Canadian law students are reporting for JURIST on national and international developments in and affecting Canada. Mélanie Cantin is JURIST’s Chief Correspondent for Canada and a 2L at the University of Ottawa.

On September 8, Queen Elizabeth II died at the age of 96, concluding the reign of the longest-serving British monarch. For a huge portion of people alive today, she was also the most recognizable symbol of the British monarchy, the only British sovereign they ever knew.

The five-mile line of mourners seeking to pay respects their respects to the Queen at Westminster Hall has been growing at such a fast pace that it has had to be paused by the UK Government. This weekend, new mourners were prevented from joining for approximately 6 hours, and the UK Department for Digital, Culture, Media and Sport has been making announcements via Twitter regarding wait times to see the Queen’s coffin. As of their September 17 evening update, the estimated waiting time is at least 14 hours.

As a nation with some remaining ties to the British crown, Canada was expected to join in the mourning, and indeed, Prime Minister Justin Trudeau declared last week that National Day of Mourning will be held on Monday September 19 to mark the Queen’s passing. Currently, Trudeau is in the UK with a few former Canadian Prime Ministers, both to pay his respects to the Queen and to meet with King Charles III.

Before leaving, he also stood in the House of Commons, where he and other Canadian parliamentarians made speeches about the Queen. “[The Queen] had an unflinching, enduring commitment to service, to building a better world and a better future,” Trudeau stated. “All of us here know that service requires sacrifices. The Queen did so with grace. Her selflessness and dedication is a model.”

But these sentiments are not echoed throughout Canada. Indeed, many Canadians have been reconsidering this country’s continuing links to the British monarchy in light of Queen Elizabeth’s death.

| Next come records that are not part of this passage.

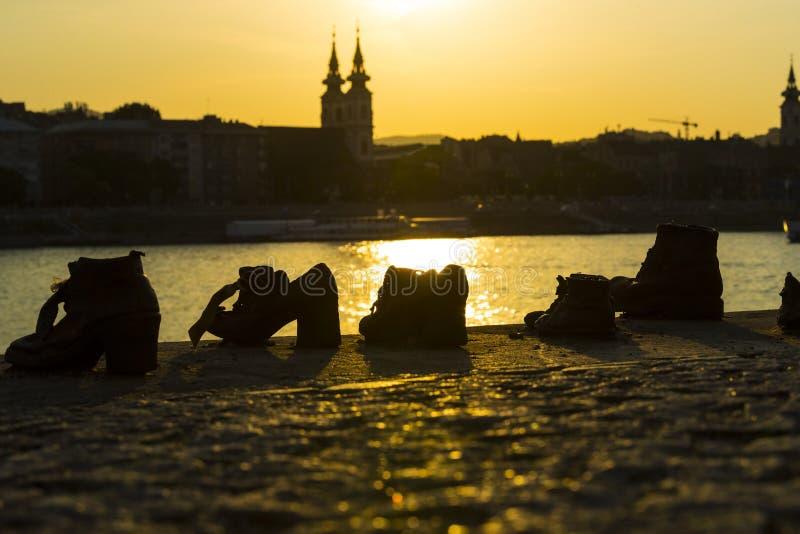 Zapatos del hierro del monumento en memoria del ejecutado fotografía de archivo libre de regalías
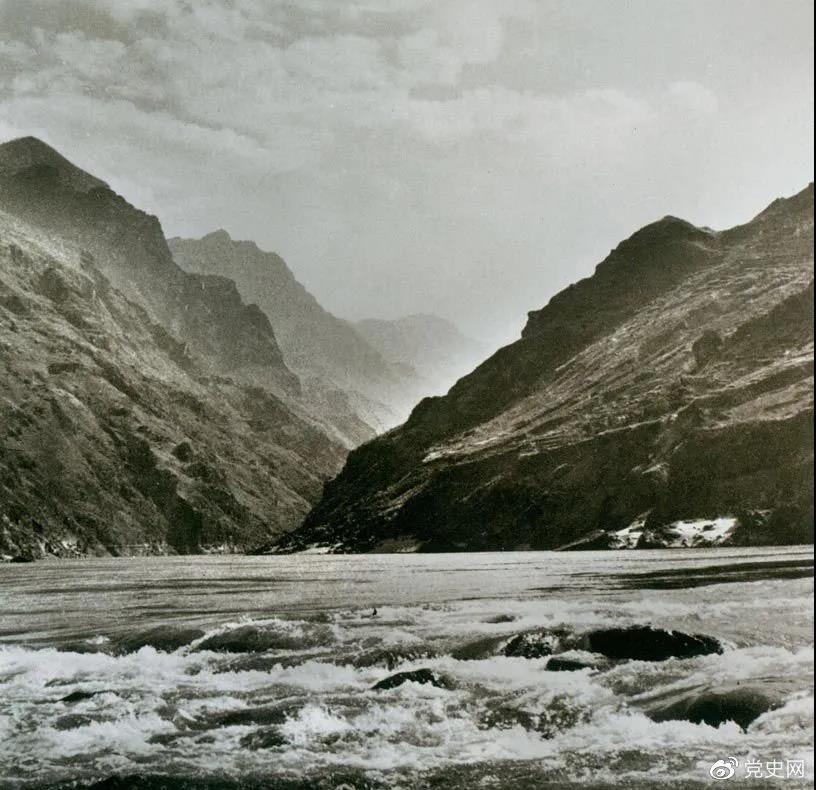 1935年5月3日至9日,红一方面军利用7条渡船从皎平渡全部渡过金沙江。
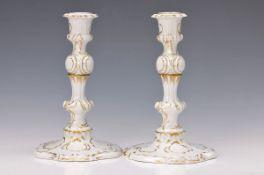 Zwei Kerzenleuchter und zwei Schalen, Ludwigsburg, 20. Jh., Porzellan, vergoldeter Rocaillendekor,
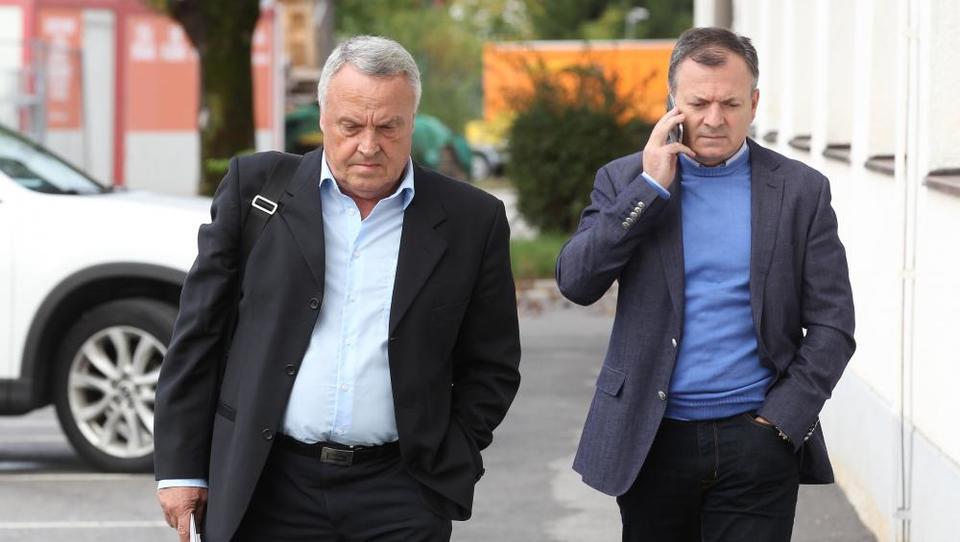 Jankovićev dvorni gradbinec ohromljen z izvršbo in pravnim spopadom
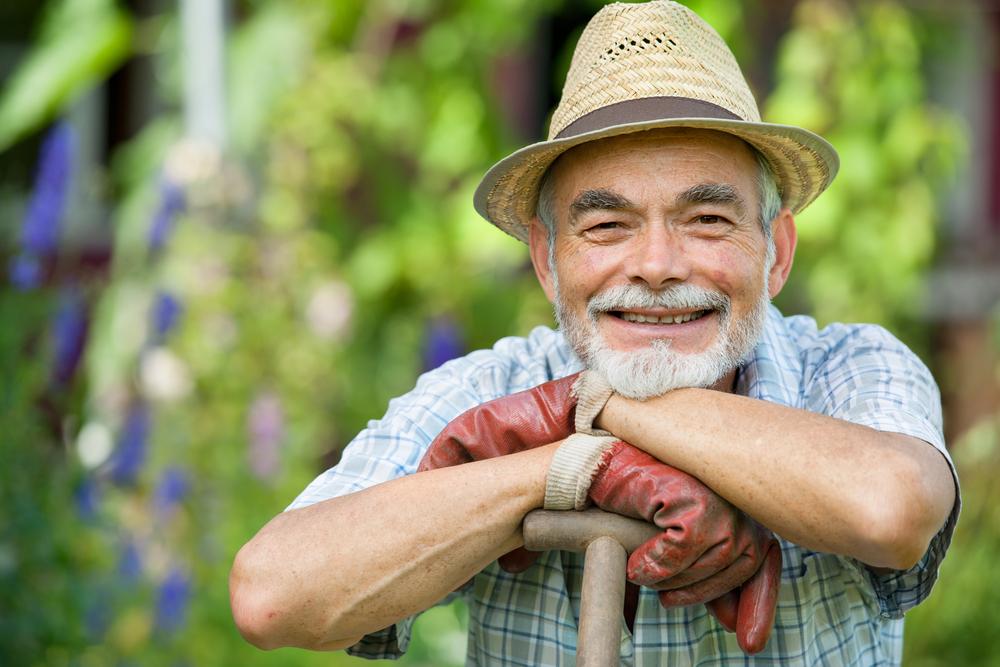"alt=""memory care gardening benefits"""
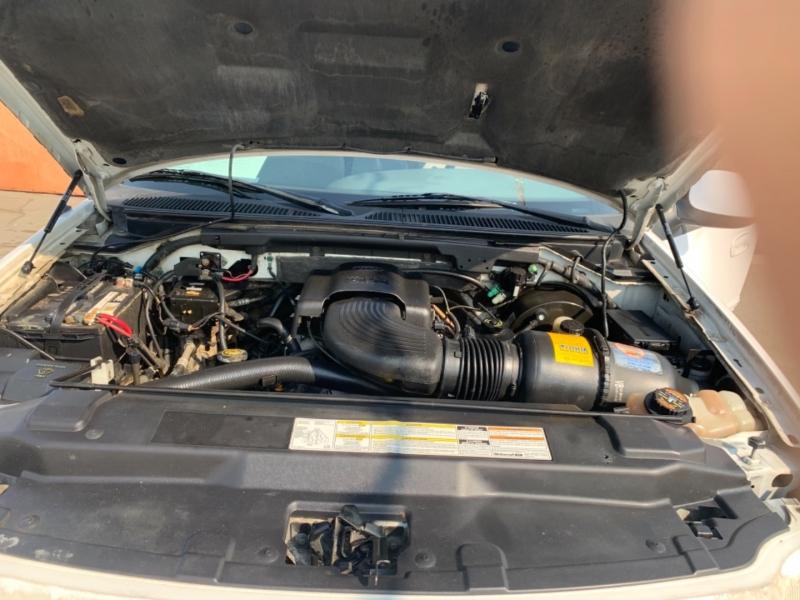 Ford F-150 SuperCrew 2001 price $7,824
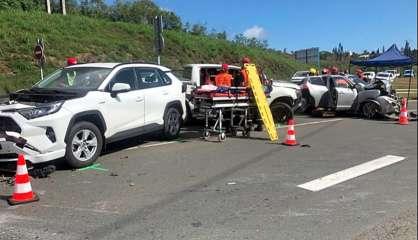 Kenu-In: accident entre trois véhicules, quatre blessés et la circulation bloquée dans les deux sens
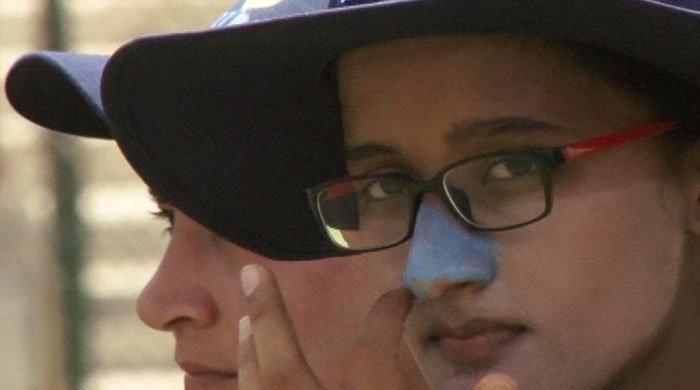 رنگت کی خرابی اور ہیٹ اسٹروک سے بے خوف پاکستان کی خواتین کرکٹرز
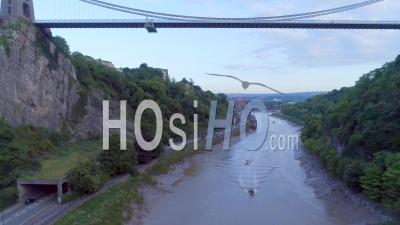 Le Pont Suspendu De Clifton Enjambe La Gorge Et La Rivière Avon, Reliant Clifton (bristol) à Leigh Woods (north Somerset, Angleterre) - Vidéo Drone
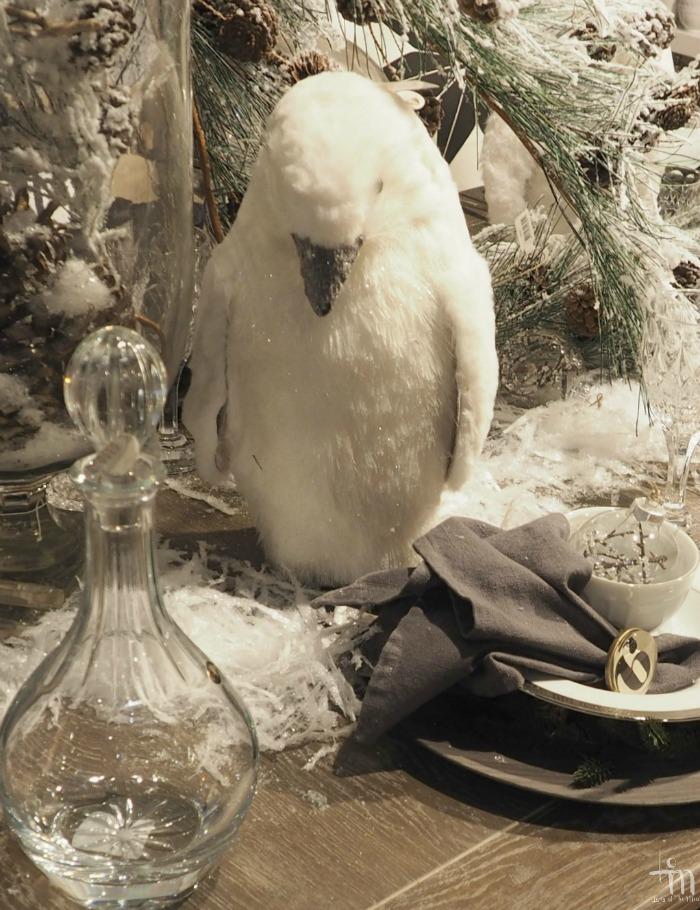 valkoinen koristepingviini joulupöydässä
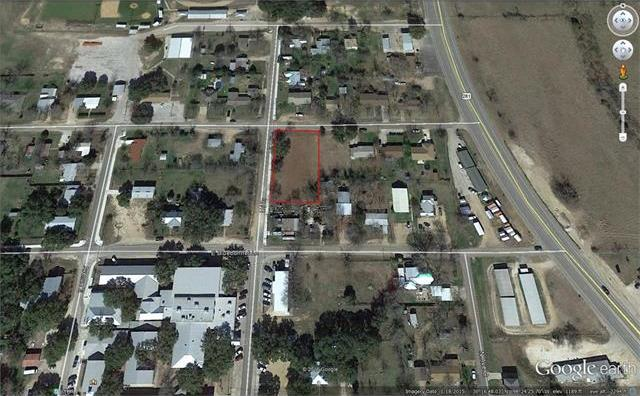 500 E Ash Dr, Johnson City, TX 78636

From early colonization, to the theft of unceded Indigenous land, to the more recent residential schools disaster, the British Crown oversaw it all. Indeed, it was not until 1982 that Canada officially severed (most of) its final constitutional ties to the UK by having Queen Elizabeth sign off on the Constitution Act, 1982. “That monarchy and that government has sanctioned the genocide of my people, they sanctioned children being raped and murdered… to me and many of my people who have suffered like I have, that’s what [the Queen] meant,” a residential school survivor named Doreen Manuel was quoted as saying in a recent Global News article.

Though residential schools were established before Queen Elizabeth’s rule, she was on the throne for over 40 years while the abuse continued in those institutions, and she maintained close relationships with the Canadian Prime Ministers and Parliamentarians who created and upheld the policies that allowed this suffering to continue for so long. For many Indigenous people in Canada, the Queen was (and the British monarchy as a whole, remains) a symbol of ignored treaties and violent assimilation.

Opinions on abolishing the monarchy in Canada are mixed, however, even among Indigenous people. While many are in favour of cutting all ties to the institution in whose name violent settlers committed atrocities across Canada, one recent Reuters article carries remarks from a few Indigenous Canadians who feel as though that it is less important for Canada to fully divest from the monarchy than it is to hold the British crown accountable within the established structure. They refer to King Charles facilitating the return of Indigenous artifacts to Canada and formally renouncing the Doctrine of Discovery as potential ways to aid reconciliation. The Doctrine of Discovery refers to a principle which deemed any land unoccupied by Christians to be vacant and thus discoverable in the name of a sovereign. The British crown subscribed to this doctrine and used it to justify colonization and assimilation when it “discovered” the land now known as Canada.

Canada is not the only former British colony where some people have very mixed feelings about the Queen’s passing. Indeed, all over social mediamost notably on Twitter and TikTokindividuals of Nigerian, Kenyan, Irish, Indian, and various other backgrounds could be seen discussing the Queen’s death and educating the public on what the British empire did towards their respective people and countries.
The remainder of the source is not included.